- TAREFA
Indique todos os nomes de lugares geográficos (cidades, regiões ou países) que aparecem no texto sobre a morte de José Eduardo dos Santos.

- EXCERTO PARA LEITURA
A vida depois da morte de José Eduardo dos Santos tem sido tudo menos tranquila.
Falecido a oito de julho, com 79 anos, em Barcelona, Espanha, onde passou a maior parte do tempo nos últimos cinco anos, o homem que dirigiu os destinos de Angola entre 1979 e 2017 tem estado no centro de uma contenda familiar com duas fações da família dos Santos a disputarem, na Vara de Família do Tribunal Civil da Catalunha, quem ficaria com a guarda do corpo.
De um lado, Tchizé dos Santos e os irmãos mais velhos, que se opunham à entrega dos restos mortais à ex-primeira-dama e que se assumiram contra a realização de um funeral de Estado antes das eleições de 24 de agosto para evitar aproveitamentos políticos.
Do outro, a viúva Ana Paula dos Santos e os seus três filhos em comum com José Eduardo dos Santos, que reivindicavam também o corpo e queriam que este fosse enterrado em Angola nos próximos tempos.
Na quarta-feira, o tribunal decidiu-se pela atribuição do cadáver à antiga mulher e autorizou a trasladação para Angola, depois da autópsia que concluiu definitivamente que José Eduardo dos Santos morreu de causas naturais.

- SECÇÃO DE DADOS
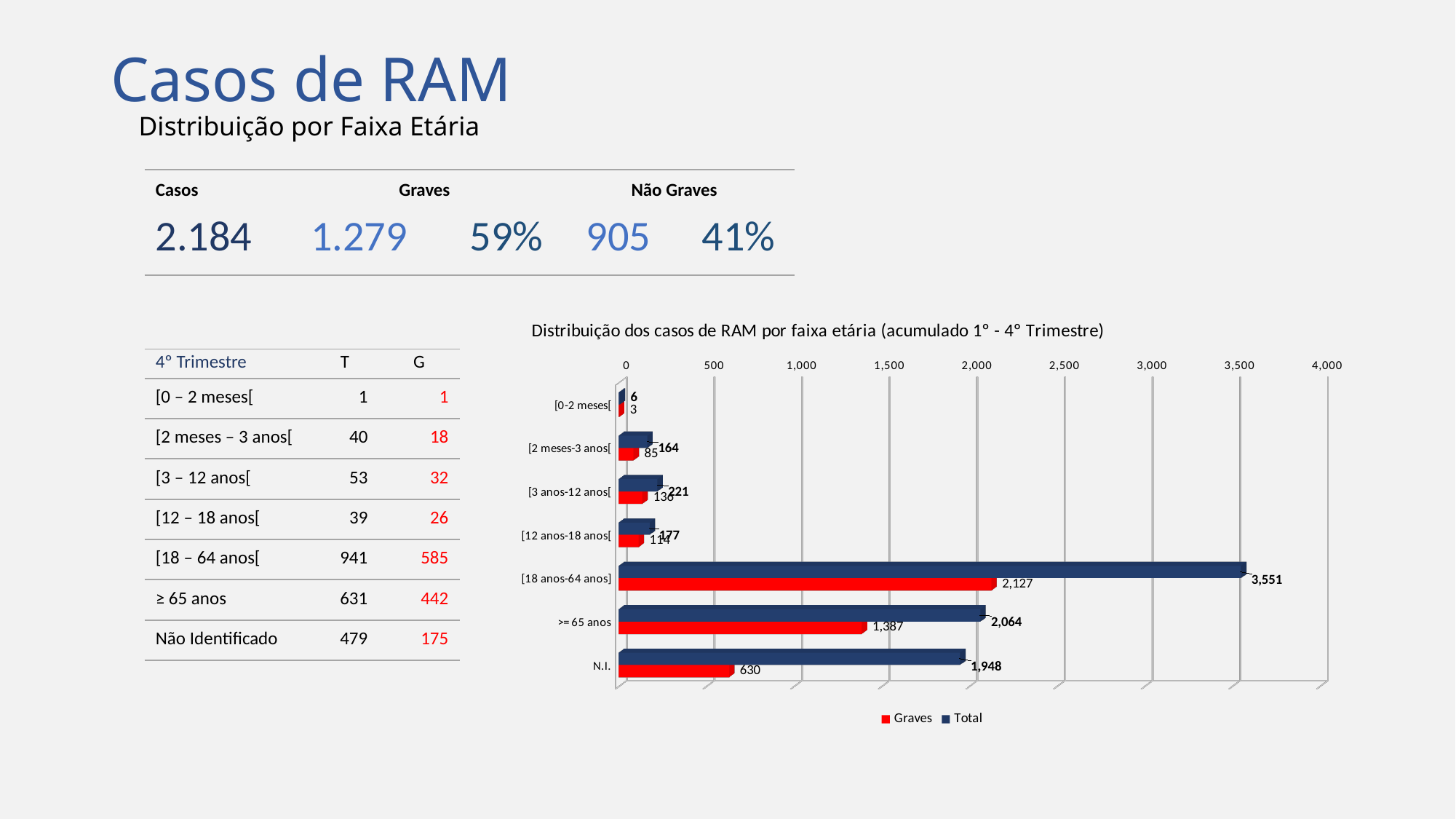
What is the difference between the Total and Graves values for the N.I. category? 1,318 What is the Graves value for the >= 65 anos age group in the chart? 1,387 Which is larger: the Graves value for [18 anos-64 anos] or the Total value for >= 65 anos? Graves value for [18 anos-64 anos] What is the Total value for the [3 anos-12 anos[ age group in the chart? 221 What is the Total value for the [18 anos-64 anos] age group in the chart? 3,551 How many series does the chart legend list? 2 What is the Graves value for the N.I. category in the chart? 630 What is the title of the chart on the slide? Distribuição dos casos de RAM por faixa etária (acumulado 1° - 4° Trimestre) What type of chart is used to show the distribution of RAM cases by age group? Bar chart Which age group has the lowest Graves value in the chart? [0-2 meses[ How many age-group categories are shown in the chart? 7 Which age group has the highest Total value in the chart? [18 anos-64 anos]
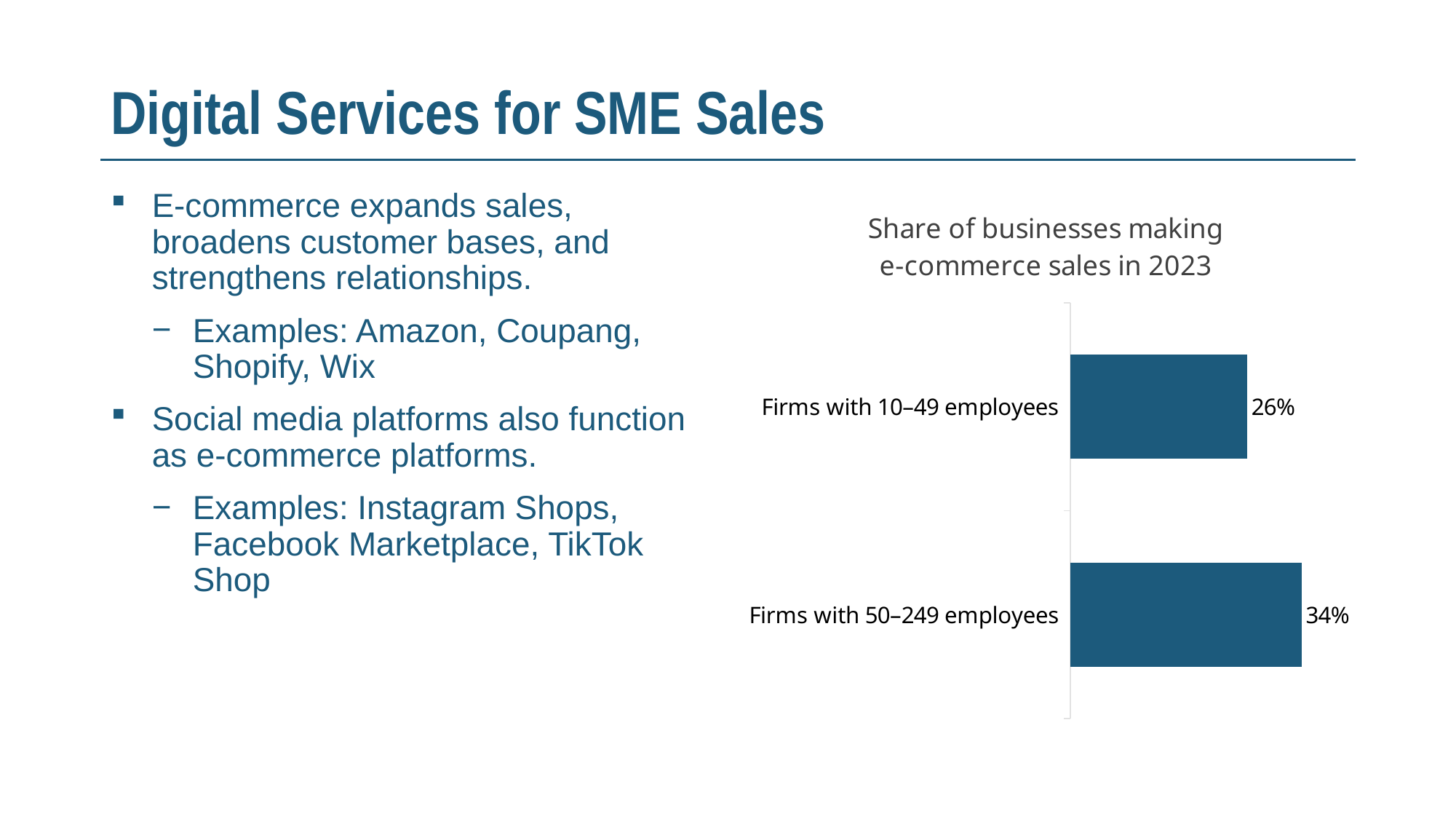
Which firm size category has the lower share of businesses making e-commerce sales? Firms with 10–49 employees Which firm size category has the higher share of businesses making e-commerce sales? Firms with 50–249 employees What kind of chart is shown on the slide? Bar chart What is the title of the chart? Share of businesses making e-commerce sales in 2023 Are the bars in the chart oriented horizontally or vertically? Horizontally Is the share for firms with 10–49 employees larger or smaller than the share for firms with 50–249 employees? smaller What is the difference in percentage points between the share for firms with 50–249 employees and firms with 10–49 employees? 8 percentage points What share of firms with 10–49 employees made e-commerce sales in 2023? 26% How many categories are shown in the chart? 2 What share of firms with 50–249 employees made e-commerce sales in 2023? 34%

- RESOLUÇÃO
Barcelona, Espanha, Angola e Catalunha.